En septembre 2009, le réalisateur est arrêté en Suisse, et les États-Unis exigent son extradition. Libéré un mois après sous caution et sous conditions, il retourne dans son Chalet de Gstaad assigné à résidence et sous haute surveillance.
La Californie n’ayant toujours pas abandonné les poursuites, Polanski reste tout de même surveillé de près par les États-Unis qui ne perdent aucune occasion pour l’interpeller. Il peut tout de même circuler en France, en Suisse et en Pologne.

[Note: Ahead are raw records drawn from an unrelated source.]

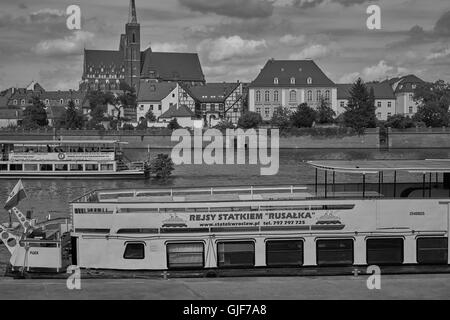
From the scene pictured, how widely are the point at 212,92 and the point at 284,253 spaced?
11025 cm

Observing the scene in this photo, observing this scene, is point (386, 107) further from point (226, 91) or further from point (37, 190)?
point (37, 190)

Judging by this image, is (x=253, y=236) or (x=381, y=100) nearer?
(x=253, y=236)

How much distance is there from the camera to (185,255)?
50.6 feet

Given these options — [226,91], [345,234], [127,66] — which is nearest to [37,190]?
[345,234]

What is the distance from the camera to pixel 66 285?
35.2 feet

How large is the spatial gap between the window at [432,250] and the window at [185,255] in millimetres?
4893

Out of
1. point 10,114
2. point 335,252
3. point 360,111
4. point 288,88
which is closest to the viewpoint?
point 335,252

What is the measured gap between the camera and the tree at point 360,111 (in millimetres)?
96250

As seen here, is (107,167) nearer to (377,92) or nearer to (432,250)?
(432,250)

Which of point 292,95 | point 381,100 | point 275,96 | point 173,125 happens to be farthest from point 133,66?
point 381,100

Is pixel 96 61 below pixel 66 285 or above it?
above

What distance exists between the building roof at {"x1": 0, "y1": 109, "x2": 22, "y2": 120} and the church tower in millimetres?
37067
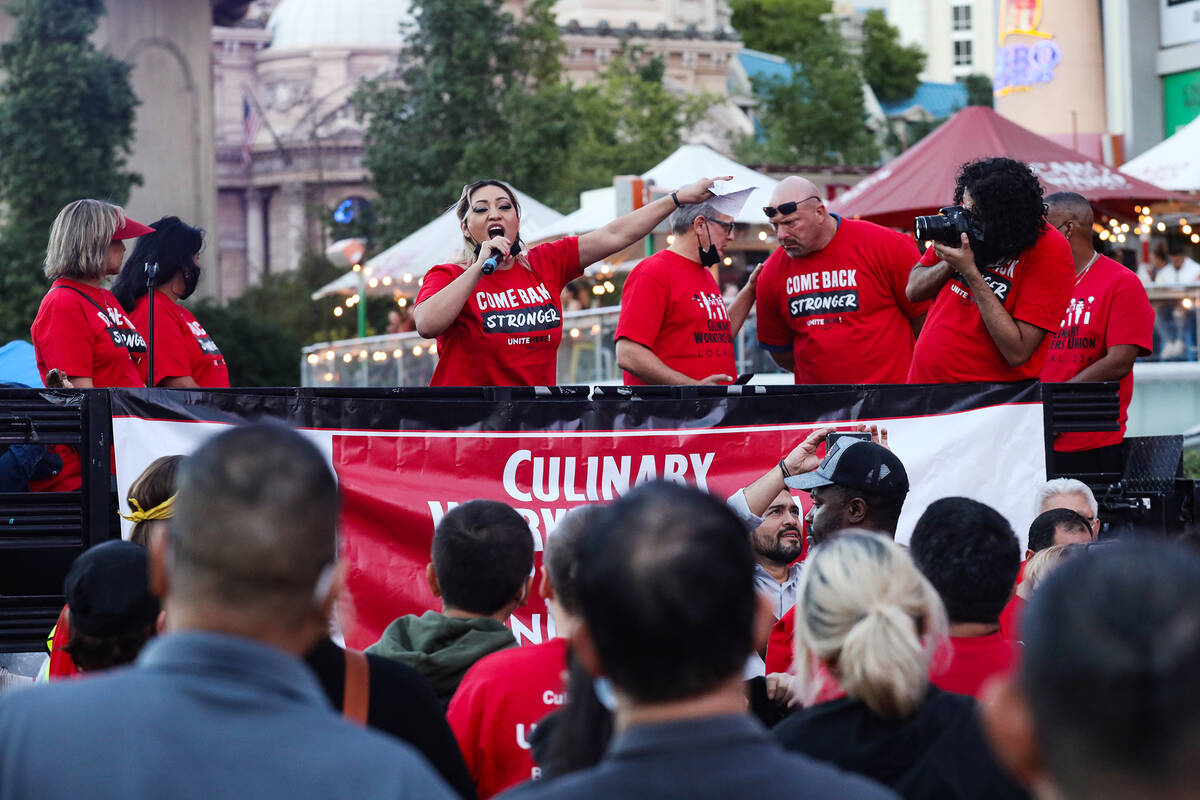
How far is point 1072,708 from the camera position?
63.3 inches

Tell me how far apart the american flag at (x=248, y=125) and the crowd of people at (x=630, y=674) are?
237 ft

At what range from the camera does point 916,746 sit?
112 inches

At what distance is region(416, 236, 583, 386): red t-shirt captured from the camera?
6.78m

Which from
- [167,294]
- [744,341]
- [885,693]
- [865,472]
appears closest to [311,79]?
[744,341]

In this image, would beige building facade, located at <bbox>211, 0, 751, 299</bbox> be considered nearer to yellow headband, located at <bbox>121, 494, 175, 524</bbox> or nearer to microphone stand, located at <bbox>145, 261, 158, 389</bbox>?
microphone stand, located at <bbox>145, 261, 158, 389</bbox>

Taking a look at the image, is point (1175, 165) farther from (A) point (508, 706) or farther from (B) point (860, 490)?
(A) point (508, 706)

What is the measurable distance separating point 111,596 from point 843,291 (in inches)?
176

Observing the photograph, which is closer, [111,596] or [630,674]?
[630,674]

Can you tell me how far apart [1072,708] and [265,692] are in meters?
0.99

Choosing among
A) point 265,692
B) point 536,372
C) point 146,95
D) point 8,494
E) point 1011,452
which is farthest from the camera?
point 146,95

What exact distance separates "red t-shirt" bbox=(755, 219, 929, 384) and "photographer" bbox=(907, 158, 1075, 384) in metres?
0.50

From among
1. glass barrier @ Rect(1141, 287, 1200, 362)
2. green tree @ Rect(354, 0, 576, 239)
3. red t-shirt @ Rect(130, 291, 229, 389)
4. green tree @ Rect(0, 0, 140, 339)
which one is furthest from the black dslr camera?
green tree @ Rect(354, 0, 576, 239)

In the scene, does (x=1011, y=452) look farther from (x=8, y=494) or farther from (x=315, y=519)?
(x=315, y=519)

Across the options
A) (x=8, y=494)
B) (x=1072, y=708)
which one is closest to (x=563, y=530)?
(x=1072, y=708)
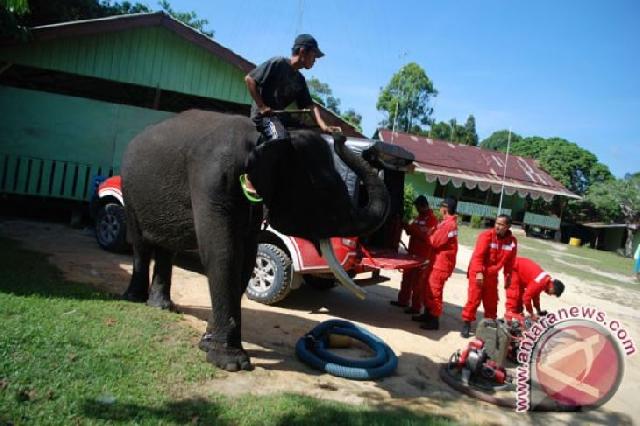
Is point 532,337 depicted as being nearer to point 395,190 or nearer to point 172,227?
point 395,190

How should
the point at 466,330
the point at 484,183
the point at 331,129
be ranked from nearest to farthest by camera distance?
the point at 331,129, the point at 466,330, the point at 484,183

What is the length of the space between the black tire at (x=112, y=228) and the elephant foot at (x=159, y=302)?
9.09ft

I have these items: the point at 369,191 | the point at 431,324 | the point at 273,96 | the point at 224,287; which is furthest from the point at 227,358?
the point at 431,324

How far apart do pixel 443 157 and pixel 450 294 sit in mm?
24354

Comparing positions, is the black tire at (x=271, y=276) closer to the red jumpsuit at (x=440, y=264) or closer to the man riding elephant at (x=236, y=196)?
the man riding elephant at (x=236, y=196)

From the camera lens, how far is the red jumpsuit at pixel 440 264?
7.32 m

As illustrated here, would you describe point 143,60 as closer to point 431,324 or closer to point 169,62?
point 169,62

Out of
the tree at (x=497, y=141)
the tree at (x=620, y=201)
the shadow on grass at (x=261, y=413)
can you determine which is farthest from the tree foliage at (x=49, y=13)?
the tree at (x=497, y=141)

Dernièrement, une demande d’interpellation à été envoyée par les États-Unis qui traquent ses moindres déplacements et souhaitent l’extrader. Entendu par la procureur de Cracovie, « il a été convié que le cinéaste avait donné des garanties suffisantes concernant son lieu de séjour et la possibilité de le contacter pour que son interpellation ne soit pas jugée nécessaire », annonce la porte-parole du parquet de Cracovie, Boguslawa Marcinkowska.
Toujours est-il que son nom ne rime pas toujours avec les films brillants qu’il a réalisé: Rosemary’s Baby, Chinatown, le pianiste, Tess, Le Locataire ou encore La Vénus à la Fourrure sorti en hiver dernier, pour n’en citer qu’une mince partie. Ils mettent en scène, pour la plupart, des personnages mis à l’écart qui agissent seuls contre les autres. Thématique qui le suit depuis son plus jeune âge, lorsqu’il grandit seul dans le ghetto de Cracovie, qu’il lutta plus tard pour faire du cinéma dans un pays communiste, dans un milieu où sa petite taille le décrédibilise; puis lorsqu’il se voit accusé par les médias du meurtre de sa femme Sharon Tate. Sa vie semble être une lutte permanente pour survivre dans un monde qui le rejette. Personnalité à la fois touchante, admirable et controversée, Roman Polanski n’en finira pas d’être jugé pour un crime que l’on considère communément hors de son contexte et pour lequel il a purgé sa peine sans jamais nier les faits ou en voulant nuire à la réputation de la victime: Samantha Geimer.
Il est en ce moment à l’affiche pour la comédie musicale « Le Bal des Vampires » au théâtre Mogador, adaptation façon Broadway de son film culte éponyme sorti en 1967.